- Actions to take:
[A] In the passage on the Kesha and Dr. Luke dispute, why does Sony say it cannot terminate the contract between Luke and Kesha?
[B] Reproduce, word for word, the section of the passage on the Kesha and Dr. Luke dispute between "This lawsuit is" and "this terrible time.", inclusive.

-- Given passage start --

Although [Dr. Luke’s] alleged actions were directed to Kesha, who is female, [Kesha did] not allege that [Dr. Luke] harbored animus toward women or was motivated by gender animus when he allegedly behaved violently toward Kesha. Every rape is not a gender-motivated hate crime.
Sony, though unable to break Kesha's contract with Dr. Luke, has released a comment stating they're dedicated to supporting her career. As an attorney for Sony speaking to the New York Times said in February:
Sony has made it possible for Kesha to record without any connection, involvement or interaction with Luke whatsoever, but Sony is not in a position to terminate the contractual relationship between Luke and Kesha. Sony is doing everything it can to support the artist in these circumstances, but is legally unable to terminate the contract to which it is not a party.

In October 2014, Kesha's lawyer released a statement to Billboard upon filing her lawsuit:

This lawsuit is a wholehearted effort by Kesha to regain control of her music career and her personal freedom after suffering for ten years as a victim of mental manipulation, emotional abuse and sexual assault at the hands of Dr. Luke. The facts presented in our lawsuit paint a picture of a man who is controlling and willing to commit horrible acts of abuse in an attempt to intimidate an impressionable, talented, young female artist into submission for his personal gain. Kesha is focused on moving her life and her career beyond this terrible time.

Additionally, on April 3, Dr. Luke's spokesperson released a statement acknowledging the allegations to Rolling Stone.

The Court repeatedly stated Kesha is already free to record without Dr. Luke, and that she had not presented any facts supporting her claims. That's because all the evidence — including Kesha's own videotaped sworn testimony — show her allegations are false. The only thing Kesha is not free to do is to continue to lie about Dr. Luke through publicity stunts and outrageous smears, ignoring the fact that by her own free will she went to work and entered into new contracts with Dr. Luke years after this "incident" supposedly happened. Her goal all along has been solely personal enrichment by seeking to break contracts that brought her success and millions so she can enter into more lucrative ones. We look forward to our day in court holding Kesha accountable for her lies.

-- Given passage end --
-- Dataset rows start --

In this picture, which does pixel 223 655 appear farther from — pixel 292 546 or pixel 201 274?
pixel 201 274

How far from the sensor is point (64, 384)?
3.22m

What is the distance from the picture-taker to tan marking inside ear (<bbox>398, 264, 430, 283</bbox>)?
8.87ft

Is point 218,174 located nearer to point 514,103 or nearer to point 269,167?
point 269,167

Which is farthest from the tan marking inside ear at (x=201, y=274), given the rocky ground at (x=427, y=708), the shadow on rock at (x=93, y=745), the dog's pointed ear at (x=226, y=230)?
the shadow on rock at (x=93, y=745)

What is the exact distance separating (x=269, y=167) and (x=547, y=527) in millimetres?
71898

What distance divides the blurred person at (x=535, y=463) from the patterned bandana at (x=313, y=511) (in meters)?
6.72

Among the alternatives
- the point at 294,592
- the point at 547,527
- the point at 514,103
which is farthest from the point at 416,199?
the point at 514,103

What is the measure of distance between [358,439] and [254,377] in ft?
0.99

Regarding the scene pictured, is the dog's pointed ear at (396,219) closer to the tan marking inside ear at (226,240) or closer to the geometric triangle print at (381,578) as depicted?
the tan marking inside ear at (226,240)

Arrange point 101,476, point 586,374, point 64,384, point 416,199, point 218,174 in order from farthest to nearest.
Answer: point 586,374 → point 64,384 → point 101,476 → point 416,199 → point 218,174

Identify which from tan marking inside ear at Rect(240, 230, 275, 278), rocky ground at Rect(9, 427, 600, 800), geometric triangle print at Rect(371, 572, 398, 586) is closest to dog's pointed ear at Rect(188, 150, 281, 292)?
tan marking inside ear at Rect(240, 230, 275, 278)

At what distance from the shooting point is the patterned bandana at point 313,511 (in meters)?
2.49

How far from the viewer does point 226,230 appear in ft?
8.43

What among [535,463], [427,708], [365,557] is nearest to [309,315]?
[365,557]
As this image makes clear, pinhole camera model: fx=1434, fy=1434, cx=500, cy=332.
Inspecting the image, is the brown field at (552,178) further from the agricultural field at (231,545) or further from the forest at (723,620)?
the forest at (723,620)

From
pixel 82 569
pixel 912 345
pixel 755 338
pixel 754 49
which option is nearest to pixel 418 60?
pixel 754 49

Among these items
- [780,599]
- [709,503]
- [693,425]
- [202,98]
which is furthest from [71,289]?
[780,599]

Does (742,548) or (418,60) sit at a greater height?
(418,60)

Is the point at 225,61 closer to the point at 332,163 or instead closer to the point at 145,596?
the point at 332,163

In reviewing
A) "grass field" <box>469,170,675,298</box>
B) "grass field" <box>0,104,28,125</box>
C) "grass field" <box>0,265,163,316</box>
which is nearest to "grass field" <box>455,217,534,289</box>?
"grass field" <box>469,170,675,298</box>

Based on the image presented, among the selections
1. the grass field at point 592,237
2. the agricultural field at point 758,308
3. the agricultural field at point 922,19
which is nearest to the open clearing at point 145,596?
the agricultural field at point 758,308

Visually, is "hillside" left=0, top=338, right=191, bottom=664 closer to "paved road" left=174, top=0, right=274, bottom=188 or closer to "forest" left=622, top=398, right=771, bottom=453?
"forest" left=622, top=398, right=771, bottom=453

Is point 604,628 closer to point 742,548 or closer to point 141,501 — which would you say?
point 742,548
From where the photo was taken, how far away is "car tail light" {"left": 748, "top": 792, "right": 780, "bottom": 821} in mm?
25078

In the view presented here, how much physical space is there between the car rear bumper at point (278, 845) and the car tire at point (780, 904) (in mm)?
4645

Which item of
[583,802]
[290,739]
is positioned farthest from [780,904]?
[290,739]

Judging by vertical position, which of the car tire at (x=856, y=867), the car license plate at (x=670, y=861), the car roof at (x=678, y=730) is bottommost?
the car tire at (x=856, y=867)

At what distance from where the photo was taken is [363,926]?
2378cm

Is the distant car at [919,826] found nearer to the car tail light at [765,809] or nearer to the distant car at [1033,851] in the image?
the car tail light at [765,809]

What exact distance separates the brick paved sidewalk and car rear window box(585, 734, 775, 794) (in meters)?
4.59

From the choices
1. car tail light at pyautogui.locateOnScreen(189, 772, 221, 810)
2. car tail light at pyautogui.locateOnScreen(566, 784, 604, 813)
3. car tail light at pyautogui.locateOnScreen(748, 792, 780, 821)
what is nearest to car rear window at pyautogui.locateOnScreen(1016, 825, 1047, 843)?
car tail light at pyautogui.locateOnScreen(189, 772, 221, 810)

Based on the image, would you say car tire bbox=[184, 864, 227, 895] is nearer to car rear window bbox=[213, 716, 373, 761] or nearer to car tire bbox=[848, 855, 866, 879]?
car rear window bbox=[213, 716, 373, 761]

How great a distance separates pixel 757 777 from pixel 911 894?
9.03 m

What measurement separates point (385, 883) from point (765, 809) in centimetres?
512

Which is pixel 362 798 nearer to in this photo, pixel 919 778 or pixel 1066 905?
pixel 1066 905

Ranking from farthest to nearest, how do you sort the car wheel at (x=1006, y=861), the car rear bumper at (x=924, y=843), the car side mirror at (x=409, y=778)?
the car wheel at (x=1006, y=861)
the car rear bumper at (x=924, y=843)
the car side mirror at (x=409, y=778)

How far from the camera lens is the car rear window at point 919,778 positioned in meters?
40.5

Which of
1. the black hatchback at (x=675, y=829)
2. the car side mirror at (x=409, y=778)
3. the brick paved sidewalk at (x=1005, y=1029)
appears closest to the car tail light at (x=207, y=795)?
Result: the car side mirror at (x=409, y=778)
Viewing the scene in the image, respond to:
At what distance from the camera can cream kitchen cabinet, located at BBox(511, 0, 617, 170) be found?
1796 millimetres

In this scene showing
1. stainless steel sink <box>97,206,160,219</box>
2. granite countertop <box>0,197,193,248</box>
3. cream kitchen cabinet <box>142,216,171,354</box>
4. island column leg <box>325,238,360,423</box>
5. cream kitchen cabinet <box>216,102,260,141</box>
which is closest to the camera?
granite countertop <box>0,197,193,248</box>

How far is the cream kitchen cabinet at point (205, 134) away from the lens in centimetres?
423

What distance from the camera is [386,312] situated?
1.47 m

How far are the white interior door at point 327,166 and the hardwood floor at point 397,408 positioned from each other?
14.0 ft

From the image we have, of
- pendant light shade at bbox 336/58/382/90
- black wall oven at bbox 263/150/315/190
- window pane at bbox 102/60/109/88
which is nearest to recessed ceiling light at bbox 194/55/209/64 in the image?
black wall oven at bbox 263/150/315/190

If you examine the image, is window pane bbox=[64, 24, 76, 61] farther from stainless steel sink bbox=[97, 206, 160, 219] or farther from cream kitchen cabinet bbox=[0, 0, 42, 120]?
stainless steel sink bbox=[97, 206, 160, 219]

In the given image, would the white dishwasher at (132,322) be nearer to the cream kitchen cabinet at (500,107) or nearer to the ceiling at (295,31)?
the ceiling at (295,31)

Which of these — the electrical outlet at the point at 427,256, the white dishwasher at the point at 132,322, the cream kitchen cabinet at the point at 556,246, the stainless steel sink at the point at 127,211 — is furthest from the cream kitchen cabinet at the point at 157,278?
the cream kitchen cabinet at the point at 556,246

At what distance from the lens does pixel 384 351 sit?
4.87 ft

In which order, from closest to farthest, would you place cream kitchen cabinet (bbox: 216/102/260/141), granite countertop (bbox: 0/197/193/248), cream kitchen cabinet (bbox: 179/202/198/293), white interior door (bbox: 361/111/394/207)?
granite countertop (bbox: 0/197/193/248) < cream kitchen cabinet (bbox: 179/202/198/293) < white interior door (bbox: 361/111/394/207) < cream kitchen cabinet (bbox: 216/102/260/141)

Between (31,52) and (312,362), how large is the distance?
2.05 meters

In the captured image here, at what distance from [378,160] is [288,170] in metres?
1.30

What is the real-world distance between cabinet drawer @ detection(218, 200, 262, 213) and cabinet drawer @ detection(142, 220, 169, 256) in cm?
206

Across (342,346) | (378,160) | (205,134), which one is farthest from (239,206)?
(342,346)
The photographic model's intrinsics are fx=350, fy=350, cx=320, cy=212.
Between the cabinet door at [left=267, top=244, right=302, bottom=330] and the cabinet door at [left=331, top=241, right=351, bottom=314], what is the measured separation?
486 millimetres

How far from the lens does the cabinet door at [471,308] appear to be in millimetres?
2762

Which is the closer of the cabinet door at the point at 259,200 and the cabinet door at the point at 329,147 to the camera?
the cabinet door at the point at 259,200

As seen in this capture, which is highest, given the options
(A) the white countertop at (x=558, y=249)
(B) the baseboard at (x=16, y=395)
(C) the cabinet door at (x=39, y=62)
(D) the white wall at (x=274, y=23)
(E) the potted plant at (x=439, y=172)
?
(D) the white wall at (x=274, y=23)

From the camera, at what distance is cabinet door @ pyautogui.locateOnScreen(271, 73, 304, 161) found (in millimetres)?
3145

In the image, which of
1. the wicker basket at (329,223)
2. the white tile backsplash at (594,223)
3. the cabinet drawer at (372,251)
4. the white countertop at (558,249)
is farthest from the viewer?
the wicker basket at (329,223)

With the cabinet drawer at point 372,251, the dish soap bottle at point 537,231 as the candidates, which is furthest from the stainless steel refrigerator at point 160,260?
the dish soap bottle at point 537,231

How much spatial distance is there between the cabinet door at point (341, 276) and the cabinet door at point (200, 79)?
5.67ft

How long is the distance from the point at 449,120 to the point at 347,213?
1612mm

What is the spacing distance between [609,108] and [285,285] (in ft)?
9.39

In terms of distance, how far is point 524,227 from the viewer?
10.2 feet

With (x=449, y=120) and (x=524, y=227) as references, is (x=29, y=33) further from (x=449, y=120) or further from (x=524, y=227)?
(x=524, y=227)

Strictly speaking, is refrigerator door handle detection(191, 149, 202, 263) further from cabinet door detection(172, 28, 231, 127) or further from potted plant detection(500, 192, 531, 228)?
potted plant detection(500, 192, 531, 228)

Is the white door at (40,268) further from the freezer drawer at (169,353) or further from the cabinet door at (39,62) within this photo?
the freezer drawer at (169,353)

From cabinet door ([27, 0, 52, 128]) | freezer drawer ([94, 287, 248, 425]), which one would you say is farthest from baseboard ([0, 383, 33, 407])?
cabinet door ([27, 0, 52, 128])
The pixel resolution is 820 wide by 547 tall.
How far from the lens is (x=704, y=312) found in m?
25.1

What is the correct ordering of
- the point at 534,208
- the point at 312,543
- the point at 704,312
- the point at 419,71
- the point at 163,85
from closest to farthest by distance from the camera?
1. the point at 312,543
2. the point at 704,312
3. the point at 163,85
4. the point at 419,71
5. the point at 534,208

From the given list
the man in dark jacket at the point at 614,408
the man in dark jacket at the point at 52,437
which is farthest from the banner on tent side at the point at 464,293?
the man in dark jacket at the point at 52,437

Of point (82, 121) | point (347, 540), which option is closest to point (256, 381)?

-- Dataset rows end --

- The answers:
[A] Sony is not a party to that contract.

[B]
This lawsuit is a wholehearted effort by Kesha to regain control of her music career and her personal freedom after suffering for ten years as a victim of mental manipulation, emotional abuse and sexual assault at the hands of Dr. Luke. The facts presented in our lawsuit paint a picture of a man who is controlling and willing to commit horrible acts of abuse in an attempt to intimidate an impressionable, talented, young female artist into submission for his personal gain. Kesha is focused on moving her life and her career beyond this terrible time.